Howdy!
Today I'm debugging a super hard to track down issue when using Docker + Tailscale sidecar containers, and I'm stumped about how could I fix this issue.
I have a application running within a Docker container, I also have a Tailscale sidecar container running, and the application is ran with network_mode: service:tailscale
, so the application shares the same network stack as the sidecar container. This makes it easy to manage all of your container connections, if you are running containers on multiple machines.

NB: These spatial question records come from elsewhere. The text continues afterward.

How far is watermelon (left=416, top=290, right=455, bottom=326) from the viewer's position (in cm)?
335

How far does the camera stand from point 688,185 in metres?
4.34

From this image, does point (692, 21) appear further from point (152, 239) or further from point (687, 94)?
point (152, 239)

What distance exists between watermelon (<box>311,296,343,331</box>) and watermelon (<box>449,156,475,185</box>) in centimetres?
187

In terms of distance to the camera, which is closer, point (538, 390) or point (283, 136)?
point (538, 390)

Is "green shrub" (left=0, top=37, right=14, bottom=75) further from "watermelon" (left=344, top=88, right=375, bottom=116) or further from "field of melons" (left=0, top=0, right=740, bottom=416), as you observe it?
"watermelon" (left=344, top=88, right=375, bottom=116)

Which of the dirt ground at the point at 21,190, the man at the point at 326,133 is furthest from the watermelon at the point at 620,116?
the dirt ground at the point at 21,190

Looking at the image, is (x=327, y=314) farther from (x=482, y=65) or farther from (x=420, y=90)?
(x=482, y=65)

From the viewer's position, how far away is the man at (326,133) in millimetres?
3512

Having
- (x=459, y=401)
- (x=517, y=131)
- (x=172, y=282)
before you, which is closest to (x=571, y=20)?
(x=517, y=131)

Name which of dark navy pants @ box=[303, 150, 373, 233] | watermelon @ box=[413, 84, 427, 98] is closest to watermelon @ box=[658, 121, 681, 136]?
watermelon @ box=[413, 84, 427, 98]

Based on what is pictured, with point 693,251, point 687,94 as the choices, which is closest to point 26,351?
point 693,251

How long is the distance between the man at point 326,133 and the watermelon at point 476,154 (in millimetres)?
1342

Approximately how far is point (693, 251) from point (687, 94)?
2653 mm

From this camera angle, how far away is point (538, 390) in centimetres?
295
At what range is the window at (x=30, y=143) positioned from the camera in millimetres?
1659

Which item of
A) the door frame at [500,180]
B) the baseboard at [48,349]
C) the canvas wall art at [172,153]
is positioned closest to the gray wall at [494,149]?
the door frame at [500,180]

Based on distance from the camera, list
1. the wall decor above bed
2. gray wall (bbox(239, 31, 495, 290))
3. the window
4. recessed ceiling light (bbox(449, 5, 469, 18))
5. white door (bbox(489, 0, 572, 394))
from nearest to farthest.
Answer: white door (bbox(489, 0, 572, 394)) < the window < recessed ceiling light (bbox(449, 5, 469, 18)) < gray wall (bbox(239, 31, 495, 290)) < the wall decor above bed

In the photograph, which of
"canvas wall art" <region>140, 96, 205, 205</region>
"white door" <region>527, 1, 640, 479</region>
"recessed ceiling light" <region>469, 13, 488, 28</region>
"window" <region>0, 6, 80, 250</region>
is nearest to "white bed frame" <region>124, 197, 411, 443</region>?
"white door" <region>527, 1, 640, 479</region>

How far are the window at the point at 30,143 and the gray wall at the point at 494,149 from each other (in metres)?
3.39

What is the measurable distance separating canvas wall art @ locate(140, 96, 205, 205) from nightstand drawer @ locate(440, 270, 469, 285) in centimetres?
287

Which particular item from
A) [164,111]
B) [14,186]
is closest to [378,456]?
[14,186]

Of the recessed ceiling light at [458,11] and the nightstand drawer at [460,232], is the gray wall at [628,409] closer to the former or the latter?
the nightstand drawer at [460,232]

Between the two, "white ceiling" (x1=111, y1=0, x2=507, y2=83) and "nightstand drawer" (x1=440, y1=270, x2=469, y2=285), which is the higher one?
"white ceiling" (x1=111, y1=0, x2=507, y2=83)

However I've noticed something weird happening recently with one of my applications: When I start the service with docker compose up
, 90% of the time the application gets stuck trying to connect to the database, and, in 10% of the time, the application throws a Failed to initialize pool: This connection has been closed.
error.
I was devastated, this is such a hard bug to debug. I did notice that running the container without network_mode: service:tailscale
does work, but then it is using the Tailscale from the host itself, so I can't access the container services from another Tailscale connected machine by their hostname.
I ended up noticed that using docker compose up tailscale
and THEN docker compose up servicenamehere
DOES work, so it seems like it is a race condition of some sorts, where when the Tailscale service isn't fully started up yet, this bug happens.
This also makes it more clear about why this could be happening: This application is running on a server in Brazil, so it takes a bit longer to setup the Tailscale connection compared to my other apps running at OVHcloud Canada.
So yeah, now I'm lost:
I could attempt to implement a way to check if Tailscale is up and running before attempting to connect to anything in my apps, but that feels hacky. (Remember that sometimes the connection attempt just gets stuck, so it isn't as easy as "just retry if the connection fails lol")
Another solution would be to force Docker to not be able to use the host's Tailscale setup, so in this case attempting to connect the database would fail if Tailscale is not up yet, however I couldn't figure out a way to do this.
This post is mostly as a "rubber duck debugging" for me, and maybe this could also help anyone that is facing the same issue and can't figure out why it is happening (even tho I haven't found the solution for it... yet)